Super spikes are one thing but Ireland's golden generation have been a long time coming
When Siofra Cléirigh Buttner ran an Irish indoor 800m record of 2.02.46 in March 2018, it was the fastest mark recorded by an Irish female in five years.
The Dubliner's record-run survived the 2019 and 2020 indoor seasons but the year is 2021, and Cléirigh Buttner's mark has been smashed six times in the last 23 days, four times in the last 24 hours... and Ciara Mageean hasn't even ran a yard.
Cléirigh Buttner is again on top of the pile thanks to her 2.00.58 party in the USA on Sunday night, but she'll know not to get comfortable there, a riled-up Nadia Power back on stage this Wednesday at the World Indoor Tour in Madrid.
Then comes the European indoors on March 5-7, where, if it wasn't for the three-athlete-limit-per-event, Ireland could potentially be fielding a team of five live final hopes in the women's 800m.
After the famine comes the feast.
6 of the fastest ever Irish women's indoor 800m times have been ran in last 23 days 🔥
Just 4 days after Nadia Power set a new record, Siofra Cleirigh Buttner shaved another half second off the top-mark with her time of 2.00.58 in the US💨
Bringing the best out of each other 💪 pic.twitter.com/0Xkcceq6kk
— SportsJOE (@SportsJOEdotie) February 22, 2021
It's the same story on the other side of the page. Daniel Caulfield enjoyed 13 years at the top of the men's standings after his 2001 breakthrough and it wasn't until a young and prodigious Mark English came along in 2014, when Caulfield was knocked back to second on the list of the greatest Irish indoor 800m performances.

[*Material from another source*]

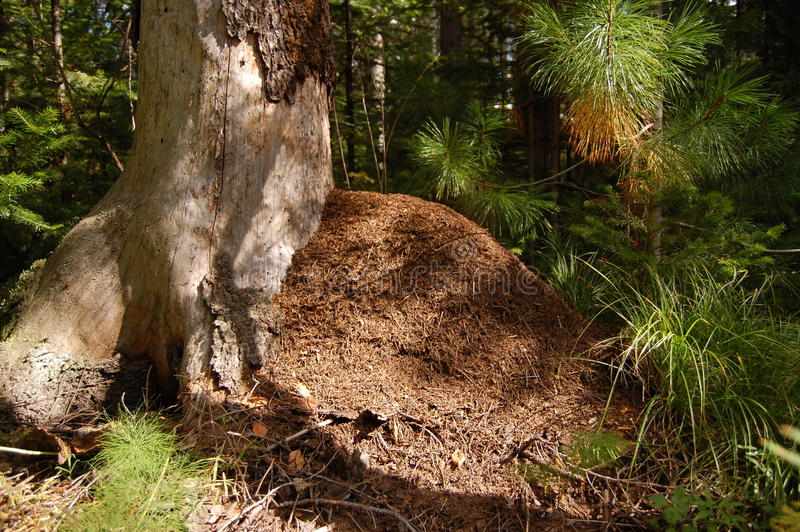 The big ant hill in a coniferous wood royalty free stock photos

By Saturday, Caulfield was back in third. English himself and Longford's rocket for the future Cian McPhillips did the dog on it at the Athletics Ireland micro meet in Athlone IT, both men shaving over half a second off the old table-topper.
McPhillips' 1.46.13 was the seventh fastest in Europe this year. It was the fifth fastest fastest by an U20 in the history of the event. The kid is just 18 years of age.

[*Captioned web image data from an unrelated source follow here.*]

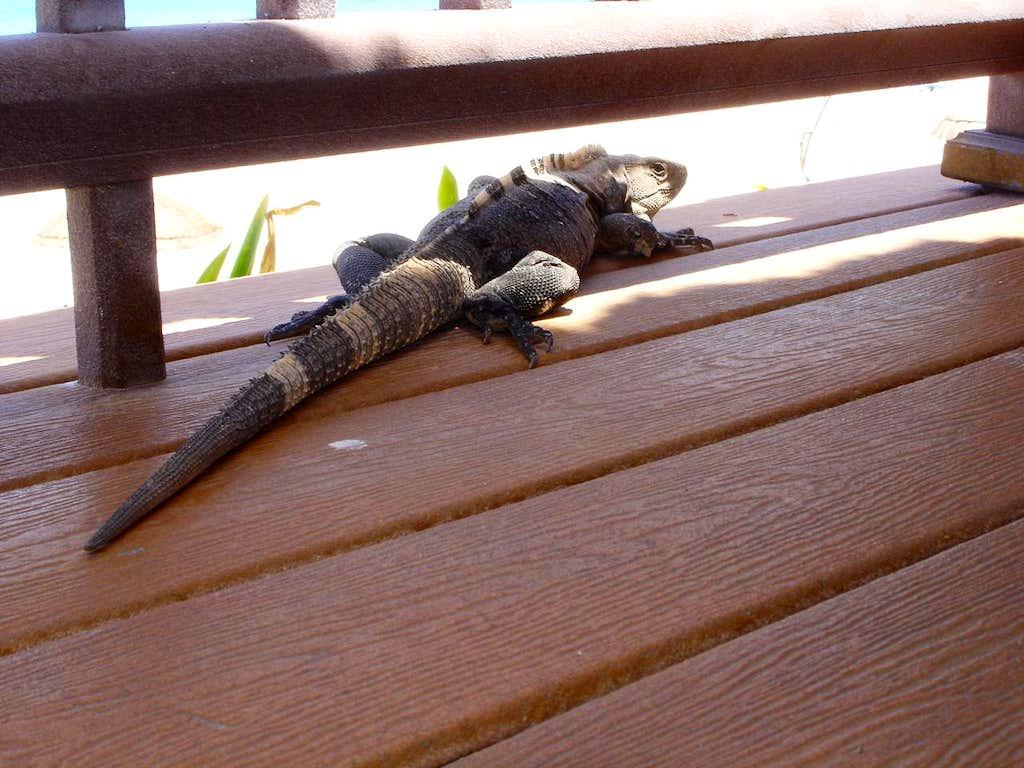 Mexican Lizard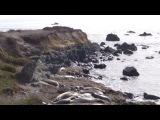 Сан Симеон - Лежбище Морских Слонов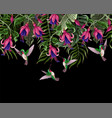 border with hummingbirds and tropical flowers vector image
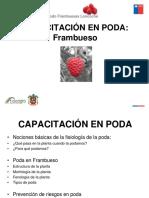 4.-TALLER PODA EN FRAMBUESA.pdf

The boom is back in Irish middle and long distance running, where the athletes are bringing the best out of each other and the old boundaries are being ripped to shreds.
All the while, you have Andrew Coscoran bombarding the great 1500m men that went before him while Sean Tobin, Darragh McElhinney and John Travers will all head to Poland with high hopes in the 3k.

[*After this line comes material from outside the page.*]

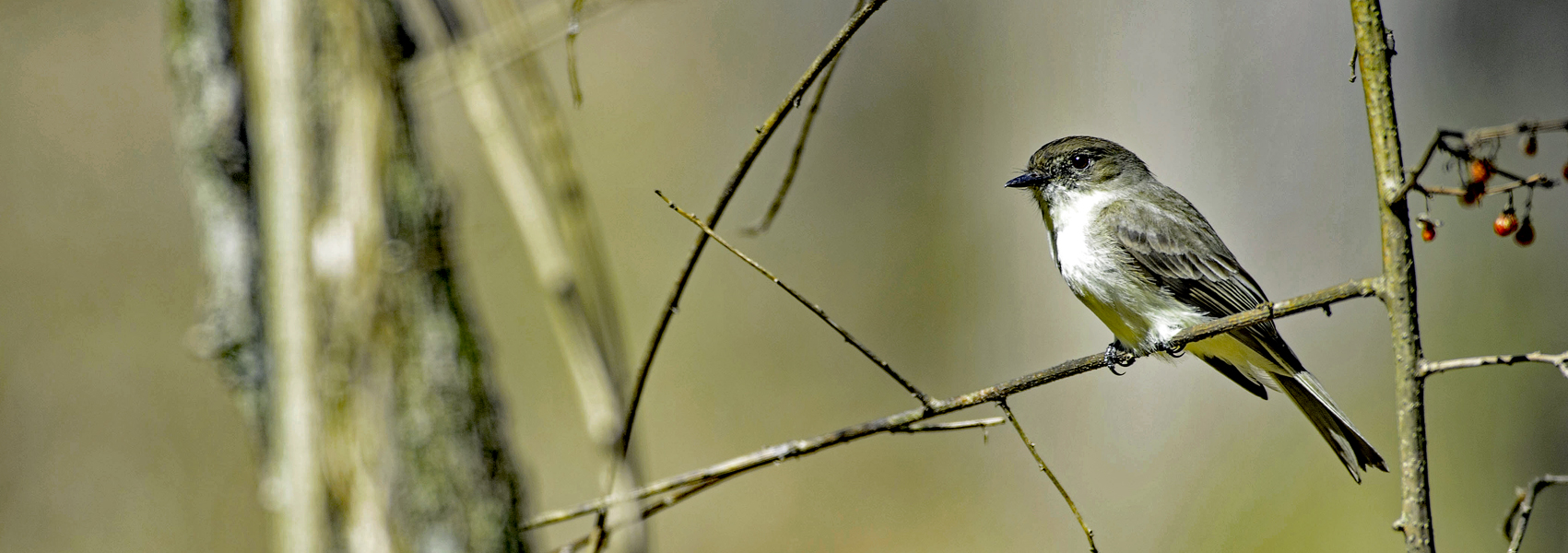 A small bird sits on a tree branch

He's worn the Irish vest. He's broken Irish records.⏱️
Now he wants to beat the best in the world.🌎
Cork football's loss is athletics' gain.🔴
Meet Ireland's fastest teenage distance runner, Darragh McElhinney.🏃♂️ pic.twitter.com/m0pLY2HsTN
— SportsJOE (@SportsJOEdotie) April 8, 2020
All in all, a 14-strong team of distance runners will jet off to Torun next month and every single one of them will have the aim of setting the cat among the European pigeons. That's exactly what they've been doing this last month, the most exciting stat of all showing four Irish women in the top 20 in the world's 800m rankings for 2021.
With every puff of white smoke comes a shower of rain and you'd have to mention the 'super spikes,' which have made everyone think twice.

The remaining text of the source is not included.